## SET TASK A:
Name every crop that the garden update mentions.

I'm having a rather bothersome time with house sparrows in my garden - I had to cover the snap peas with shade cloth because the birds were eating them (fruit, leaves, blossoms). I have picked a lot of the peas, though, and they're really good. They really are better when cooled in a plastic bag in the fridge.

The bush beans are producing like mad. They're big, healthy plants that still have lots of blossoms. I picked about 2 icecream gallon containers today and will pick that many again on Sunday. I was also able to pick a few from the pole beans.

My cucumbers are, I think, finally starting. Loaded with blossoms but ver few cucs are setting and growing.

I'm still disappointed in the tomatoes. There's some fruit set but really not very much. They're still blossoming though although again, not very heavy. Oh well.

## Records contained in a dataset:
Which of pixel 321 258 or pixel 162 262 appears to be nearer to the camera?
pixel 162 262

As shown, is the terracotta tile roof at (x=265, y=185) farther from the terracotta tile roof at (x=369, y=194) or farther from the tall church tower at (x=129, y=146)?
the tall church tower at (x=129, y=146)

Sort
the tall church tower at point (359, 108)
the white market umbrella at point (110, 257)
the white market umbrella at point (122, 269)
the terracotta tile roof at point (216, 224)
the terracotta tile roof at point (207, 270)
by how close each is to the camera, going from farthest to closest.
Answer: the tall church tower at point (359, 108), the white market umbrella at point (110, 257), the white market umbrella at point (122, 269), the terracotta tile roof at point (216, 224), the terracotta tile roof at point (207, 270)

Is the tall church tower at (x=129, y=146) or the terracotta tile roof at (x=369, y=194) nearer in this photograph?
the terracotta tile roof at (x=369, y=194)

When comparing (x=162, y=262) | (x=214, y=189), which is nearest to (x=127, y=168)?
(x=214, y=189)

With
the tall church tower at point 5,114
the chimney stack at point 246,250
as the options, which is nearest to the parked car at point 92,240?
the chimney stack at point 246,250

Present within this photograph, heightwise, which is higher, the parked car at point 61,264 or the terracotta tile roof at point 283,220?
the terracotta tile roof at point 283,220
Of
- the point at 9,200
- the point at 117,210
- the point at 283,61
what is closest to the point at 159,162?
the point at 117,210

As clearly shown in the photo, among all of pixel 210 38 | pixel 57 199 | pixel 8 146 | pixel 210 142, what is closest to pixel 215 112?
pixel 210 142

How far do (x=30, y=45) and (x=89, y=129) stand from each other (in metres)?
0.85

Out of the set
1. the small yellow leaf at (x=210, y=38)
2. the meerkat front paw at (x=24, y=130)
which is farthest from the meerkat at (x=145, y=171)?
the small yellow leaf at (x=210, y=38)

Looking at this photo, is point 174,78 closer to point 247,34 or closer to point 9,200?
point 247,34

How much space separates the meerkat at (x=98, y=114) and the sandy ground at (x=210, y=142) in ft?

## SET TASK B:
Set down the lines of the listing word for word. Begin at the line that contains "Present within this" and stop after the last line of the listing.

## CORRECT RESPONSE A:
snap peas, bush beans, pole beans, cucumbers, tomatoes

## CORRECT RESPONSE B:
Present within this photograph, heightwise, which is higher, the parked car at point 61,264 or the terracotta tile roof at point 283,220?
the terracotta tile roof at point 283,220
Of
- the point at 9,200
- the point at 117,210
- the point at 283,61
what is closest to the point at 159,162?
the point at 117,210

As clearly shown in the photo, among all of pixel 210 38 | pixel 57 199 | pixel 8 146 | pixel 210 142, what is closest to pixel 215 112?
pixel 210 142

How far do (x=30, y=45) and (x=89, y=129) stand from each other (in metres)?
0.85

Out of the set
1. the small yellow leaf at (x=210, y=38)
2. the meerkat front paw at (x=24, y=130)
which is farthest from the meerkat at (x=145, y=171)?
the small yellow leaf at (x=210, y=38)

Looking at this photo, is point 174,78 closer to point 247,34 or closer to point 9,200?
point 247,34

How much space separates the meerkat at (x=98, y=114) and the sandy ground at (x=210, y=142) in ft?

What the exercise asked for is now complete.